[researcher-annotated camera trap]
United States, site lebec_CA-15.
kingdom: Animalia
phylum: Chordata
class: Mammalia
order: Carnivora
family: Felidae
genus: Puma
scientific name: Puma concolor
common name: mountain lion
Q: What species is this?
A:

◆ Problem to solve ◆
Line by line, transcribe the material exactly.

◆ Output for this exercise ◆
[researcher-annotated camera trap]
United States, site lebec_CA-15.
kingdom: Animalia
phylum: Chordata
class: Mammalia
order: Carnivora
family: Felidae
genus: Puma
scientific name: Puma concolor
common name: mountain lion
Q: What species is this?
A:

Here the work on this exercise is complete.